Task goal – Edit the material from its start through the line containing "damaged front end [396, 260, 704, 454]" so that "incomplete" becomes "partial", and leave everything else unchanged.
== Materials provided
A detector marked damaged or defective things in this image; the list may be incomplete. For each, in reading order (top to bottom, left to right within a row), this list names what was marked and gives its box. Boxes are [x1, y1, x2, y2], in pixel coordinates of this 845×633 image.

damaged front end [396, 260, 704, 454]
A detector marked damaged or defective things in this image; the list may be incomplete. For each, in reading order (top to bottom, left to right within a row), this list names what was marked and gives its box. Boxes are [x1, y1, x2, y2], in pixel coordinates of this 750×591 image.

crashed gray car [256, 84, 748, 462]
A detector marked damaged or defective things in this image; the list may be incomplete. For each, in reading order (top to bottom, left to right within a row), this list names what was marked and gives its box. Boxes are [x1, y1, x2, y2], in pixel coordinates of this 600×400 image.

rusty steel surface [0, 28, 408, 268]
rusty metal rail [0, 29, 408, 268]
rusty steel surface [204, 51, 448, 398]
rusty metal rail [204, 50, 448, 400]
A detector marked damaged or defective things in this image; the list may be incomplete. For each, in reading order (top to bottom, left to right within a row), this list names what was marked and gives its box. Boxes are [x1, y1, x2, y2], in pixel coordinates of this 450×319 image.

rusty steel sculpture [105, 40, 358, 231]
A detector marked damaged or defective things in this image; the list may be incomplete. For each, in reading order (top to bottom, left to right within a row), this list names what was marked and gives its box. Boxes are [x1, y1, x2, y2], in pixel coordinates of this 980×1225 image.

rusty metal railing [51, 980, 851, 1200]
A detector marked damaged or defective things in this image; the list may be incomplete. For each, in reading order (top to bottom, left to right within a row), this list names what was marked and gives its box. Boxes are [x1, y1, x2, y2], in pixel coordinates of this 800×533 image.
====
Response to the task –
A detector marked damaged or defective things in this image; the list may be partial. For each, in reading order (top to bottom, left to right within a row), this list names what was marked and gives its box. Boxes are [x1, y1, x2, y2], in pixel coordinates of this 845×633 image.

damaged front end [396, 260, 704, 454]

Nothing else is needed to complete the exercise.